With a queer feeling of unreality those inhabitants of Chipping Cleghorn who stood in the hall of Little Paddocks realized that they stood in the presence of violent and sudden death. Colonel Easterbrook’s hand was stained red. Blood was still trickling down Miss Blacklock’s neck over her blouse and coat and the grotesquely sprawled figure of the intruder lay at their feet …
Patrick, coming from the dining-room, said, ‘It seemed to be just one fuse gone …’ He stopped.
Colonel Easterbrook tugged at the small black mask.
‘Better see who the fellow is,’ he said. ‘Though I don’t suppose it’s anyone we know …’
He detached the mask. Necks were craned forward. Mitzi hiccuped and gasped, but the others were very quiet.
‘He’s quite young,’ said Mrs Harmon with a note of pity in her voice.
And suddenly Dora Bunner cried out excitedly:
‘Letty, Letty, it’s the young man from the Spa Hotel in Medenham Wells. The one who came out here and wanted you to give him money to get back to Switzerland and you refused. I suppose the whole thing was just a pretext—to spy out the house … Oh, dear—he might easily have killed you …’
Miss Blacklock, in command of the situation, said incisively:
‘Phillipa, take Bunny into the dining-room and give her a half-glass of brandy. Julia dear, just run up to the bathroom and bring me the sticking plaster out of the bathroom cupboard—it’s so messy bleeding like a pig. Patrick, will you ring up the police at once?’
George Rydesdale, Chief Constable of Middleshire, was a quiet man. Of medium height, with shrewd eyes under rather bushy brows, he was in the habit of listening rather than talking. Then, in his unemotional voice, he would give a brief order—and the order was obeyed.
He was listening now to Detective-Inspector Dermot Craddock. Craddock was now officially in charge of the case. Rydesdale had recalled him last night from Liverpool where he had been sent to make certain inquiries in connection with another case. Rydesdale had a good opinion of Craddock. He not only had brains and imagination, he had also, which Rydesdale appreciated even more, the self-discipline to go slow, to check and examine each fact, and to keep an open mind until the very end of a case.
‘Constable Legg took the call, sir,’ Craddock was saying. ‘He seems to have acted very well, with promptitude and presence of mind. And it can’t have been easy. About a dozen people all trying to talk at once, including one of those Mittel Europas who go off at the deep end at the mere sight of a policeman. Made sure she was going to be locked up, and fairly screamed the place down.’

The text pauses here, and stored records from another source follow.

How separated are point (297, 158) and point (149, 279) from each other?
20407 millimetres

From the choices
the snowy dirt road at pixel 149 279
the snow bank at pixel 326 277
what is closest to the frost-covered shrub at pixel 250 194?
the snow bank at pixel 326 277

‘Deceased has been identified?’
‘Yes, sir. Rudi Scherz. Swiss Nationality. Employed at the Royal Spa Hotel, Medenham Wells, as a receptionist. If you agree, sir, I thought I’d take the Royal Spa Hotel first, and go out to Chipping Cleghorn afterwards. Sergeant Fletcher is out there now. He’ll see the bus people and then go on to the house.’
Rydesdale nodded approval.
The door opened, and the Chief Constable looked up.
‘Come in, Henry,’ he said. ‘We’ve got something here that’s a little out of the ordinary.’
Sir Henry Clithering, ex-Commissioner of Scotland Yard, came in with slightly raised eyebrows. He was a tall, distinguished-looking elderly man.
‘It may appeal to even your blasé palate,’ went on Rydesdale.
‘I was never blasé,’ said Sir Henry indignantly.
‘The latest idea,’ said Rydesdale, ‘is to advertise one’s murders beforehand. Show Sir Henry that advertisement, Craddock.’
‘The North Benham News and Chipping Cleghorn Gazette,’ said Sir Henry. ‘Quite a mouthful.’ He read the half inch of print indicated by Craddock’s finger. ‘H’m, yes, somewhat unusual.’
‘Any line on who inserted this advertisement?’ asked Rydesdale.
‘By the description, sir, it was handed in by Rudi Scherz himself—on Wednesday.’
‘Nobody questioned it? The person who accepted it didn’t think it odd?’